The parasite destruction failure is specific to how fish and certain pork products are handled before they reach the grill. Parasites including Anisakis in fish and Trichinella in pork are killed by proper freezing or thorough cooking. When those procedures are skipped or unverified, the parasites can survive into the finished dish. The shellfish traceability violation adds a separate layer of risk: without proper shell stock tags, there is no way to trace oysters, clams, or mussels back to their harvest source if a customer becomes ill.

The missing consumer advisory matters most for elderly diners, pregnant women, young children, and anyone with a compromised immune system. Those groups face the most severe outcomes from raw or undercooked proteins, and the advisory is the mechanism by which they are warned.

The Longer Record

April's inspection was not an anomaly. State records show Southern Pig and Cattle Company III has been inspected 15 times and has accumulated 136 violations across that history.
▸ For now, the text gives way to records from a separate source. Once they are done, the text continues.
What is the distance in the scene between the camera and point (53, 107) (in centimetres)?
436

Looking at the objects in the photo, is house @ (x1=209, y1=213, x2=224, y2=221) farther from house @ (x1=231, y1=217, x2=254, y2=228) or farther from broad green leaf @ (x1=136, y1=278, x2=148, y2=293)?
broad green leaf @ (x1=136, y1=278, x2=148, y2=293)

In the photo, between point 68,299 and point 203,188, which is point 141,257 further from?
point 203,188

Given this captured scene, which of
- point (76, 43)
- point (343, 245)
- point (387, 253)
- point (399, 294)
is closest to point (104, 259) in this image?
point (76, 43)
The facility has never been emergency-closed.

The pattern across recent inspections is consistent and serious. In September 2023, inspectors documented 10 high-severity and 4 intermediate violations in a single visit. That was followed by a relatively quiet inspection one week later, then a return to 8 high and 3 intermediate violations in April 2024. The May 2025 inspection logged 9 high-severity violations. The September 2025 inspection logged 8.
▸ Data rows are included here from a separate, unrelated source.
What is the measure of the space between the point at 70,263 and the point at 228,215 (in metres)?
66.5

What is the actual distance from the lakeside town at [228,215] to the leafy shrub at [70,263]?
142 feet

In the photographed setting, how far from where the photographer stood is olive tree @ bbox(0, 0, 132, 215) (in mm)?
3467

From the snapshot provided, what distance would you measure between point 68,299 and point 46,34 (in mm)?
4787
The December 2025 inspection showed only 1 high-severity violation, which might suggest improvement. The April 2026 inspection returned to 7 high-severity citations, matching or exceeding the severity level documented in most of the prior two years.

High-severity violations have appeared in every inspection on record except the December 2025 visit. The categories that keep appearing, including food handling, contamination risk, and documentation failures, are not the kind that emerge from a single bad shift. They reflect systemic gaps in how the kitchen operates.

Open for Business

State inspectors have the authority to order an emergency closure when violations pose an immediate threat to public health. That order was not issued after the April 29 inspection despite seven high-severity citations at a facility with 136 violations across 15 inspections.

The restaurant served customers that day, and the days after.